Summary: St. Jude Children’s Hospital in Memphis TN promises not to bill families for medical care. And they don’t. But parents travel long distances to get this free care, incurring new living expenses and losing job income. Even as St. Jude amasses huge reserves from highly effective charitable fund-raising. With single payer, everyone could get needed care, usually locally. Isn’t that more charitable?
St. Jude Hoards Billions While Many of Its Families Drain Their Savings, ProPublica, November 12, 2010, by David Armstrong and Ryan Gabrielson
St. Jude Children’s Research Hospital promises not to bill families. But the cost of having a child at the hospital for cancer care leaves some families so strapped for money that parents share tips on spending nights in the parking lot.
St. Jude is the largest and most highly regarded health care charity in the country. Each year, the Memphis hospital’s fundraisers send out hundreds of millions of letters, many with heart-wrenching photographs of children left bald from battling cancer.
Last year, St. Jude raised a record $2 billion. U.S. News & World Report ranked it the country’s 10th-best children’s cancer hospital, and St. Jude raised roughly as much as the nine hospitals ahead of it put together. It currently has $5.2 billion in reserves, a sum large enough to run the institution at current levels for the next four and a half years without a single additional donation.
But for many families, treatment at St. Jude does not relieve all the financial burdens they incur in getting care for their children, including housing, travel and food costs that fall outside the hospital’s strict limits, a ProPublica investigation has found.
While families may not receive a bill from St. Jude, the hospital doesn’t cover what’s usually the biggest source of financial stress associated with childhood cancer: the loss of income as parents quit or take leave from jobs to be with their child during treatment. For many families, the consequence is missed payments for cars, utilities and cellphones. Others face eviction or foreclosure because they can’t keep up with rent and mortgage payments.

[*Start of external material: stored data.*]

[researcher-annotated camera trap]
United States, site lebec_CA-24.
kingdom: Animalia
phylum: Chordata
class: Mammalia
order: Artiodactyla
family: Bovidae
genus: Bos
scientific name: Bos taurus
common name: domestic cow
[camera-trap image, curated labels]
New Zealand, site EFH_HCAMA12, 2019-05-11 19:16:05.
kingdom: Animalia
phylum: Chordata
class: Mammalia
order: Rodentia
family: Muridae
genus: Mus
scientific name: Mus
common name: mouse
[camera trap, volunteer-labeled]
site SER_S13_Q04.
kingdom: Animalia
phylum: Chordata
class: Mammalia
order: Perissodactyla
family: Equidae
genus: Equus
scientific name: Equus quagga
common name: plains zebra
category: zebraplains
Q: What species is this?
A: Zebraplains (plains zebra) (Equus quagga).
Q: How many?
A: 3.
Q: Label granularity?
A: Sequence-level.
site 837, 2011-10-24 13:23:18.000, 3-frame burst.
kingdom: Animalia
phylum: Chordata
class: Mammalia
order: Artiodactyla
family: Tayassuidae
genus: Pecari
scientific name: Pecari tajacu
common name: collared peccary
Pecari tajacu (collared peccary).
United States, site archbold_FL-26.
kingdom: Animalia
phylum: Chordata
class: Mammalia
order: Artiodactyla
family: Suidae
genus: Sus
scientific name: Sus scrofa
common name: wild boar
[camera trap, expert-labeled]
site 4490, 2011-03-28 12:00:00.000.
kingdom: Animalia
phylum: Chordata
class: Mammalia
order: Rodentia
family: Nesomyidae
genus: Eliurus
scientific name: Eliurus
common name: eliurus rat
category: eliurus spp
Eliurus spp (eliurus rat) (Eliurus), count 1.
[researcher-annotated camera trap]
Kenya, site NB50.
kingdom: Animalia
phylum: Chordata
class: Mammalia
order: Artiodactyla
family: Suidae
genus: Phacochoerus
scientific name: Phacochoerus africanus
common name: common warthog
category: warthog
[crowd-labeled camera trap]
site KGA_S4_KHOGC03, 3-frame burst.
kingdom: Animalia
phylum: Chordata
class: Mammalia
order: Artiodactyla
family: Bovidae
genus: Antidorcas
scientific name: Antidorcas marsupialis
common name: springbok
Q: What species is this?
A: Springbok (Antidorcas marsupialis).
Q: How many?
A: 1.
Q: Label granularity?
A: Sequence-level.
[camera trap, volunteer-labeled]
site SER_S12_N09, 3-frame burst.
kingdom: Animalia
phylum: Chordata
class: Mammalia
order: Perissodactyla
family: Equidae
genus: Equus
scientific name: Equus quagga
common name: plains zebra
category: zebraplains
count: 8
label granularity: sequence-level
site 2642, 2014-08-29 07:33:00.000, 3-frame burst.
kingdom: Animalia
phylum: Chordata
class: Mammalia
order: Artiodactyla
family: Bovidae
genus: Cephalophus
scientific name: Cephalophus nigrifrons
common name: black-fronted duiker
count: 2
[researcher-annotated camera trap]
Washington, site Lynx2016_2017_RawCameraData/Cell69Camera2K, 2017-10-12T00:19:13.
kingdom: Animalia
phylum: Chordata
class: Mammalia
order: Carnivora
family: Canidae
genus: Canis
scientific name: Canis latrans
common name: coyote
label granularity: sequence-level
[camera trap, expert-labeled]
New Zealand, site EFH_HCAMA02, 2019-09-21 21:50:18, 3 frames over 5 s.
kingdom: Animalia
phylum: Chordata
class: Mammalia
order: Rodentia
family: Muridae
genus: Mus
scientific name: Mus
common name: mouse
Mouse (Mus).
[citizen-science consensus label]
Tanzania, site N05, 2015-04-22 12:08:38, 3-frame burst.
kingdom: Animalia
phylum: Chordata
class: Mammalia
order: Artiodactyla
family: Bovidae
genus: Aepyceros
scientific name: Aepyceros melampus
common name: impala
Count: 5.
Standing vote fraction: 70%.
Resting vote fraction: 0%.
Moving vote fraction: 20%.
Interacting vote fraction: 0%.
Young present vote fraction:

A substantial portion of the cost for treatment is paid not by St. Jude but by families’ private insurance or by Medicaid, the government insurance program for low-income families. About 90% of patients are insured, bringing in more than $100 million in reimbursements for treatment a year.
Parents at St. Jude have exhausted savings and retirement accounts, borrowed from family and friends or asked other charities for aid.
Comment:
By Don McCanne, M.D.
Although the United States has a very well-funded health care system, its financing is highly dysfunctional. Too many are left either partially or completely out of the system. This is particularly tragic when a child with cancer is left uncovered, but at least some of us have charitable instincts. This accounts for the success of the nation’s most comprehensively funded children’s cancer hospital: St. Jude.
This is the best we have to offer those of limited means. But, based on this comprehensive report by ProPublica, it is still clearly insufficient, leaving many families destitute. Rather than relying on charity, wouldn’t it be better for the nation to join together and restructure our health care financing system so that it works for all of us, where we live? We certainly have enough funds. We merely need to establish an equitable, single payer, Medicare for All system.
Google “Charity.” The first item that comes up is St. Jude. With no increase in our current national spending, the first item that could come up in our hearts might be “a single payer national health program that covers everyone.” Wouldn’t that be much more effective in fulfilling our charitable aspirations?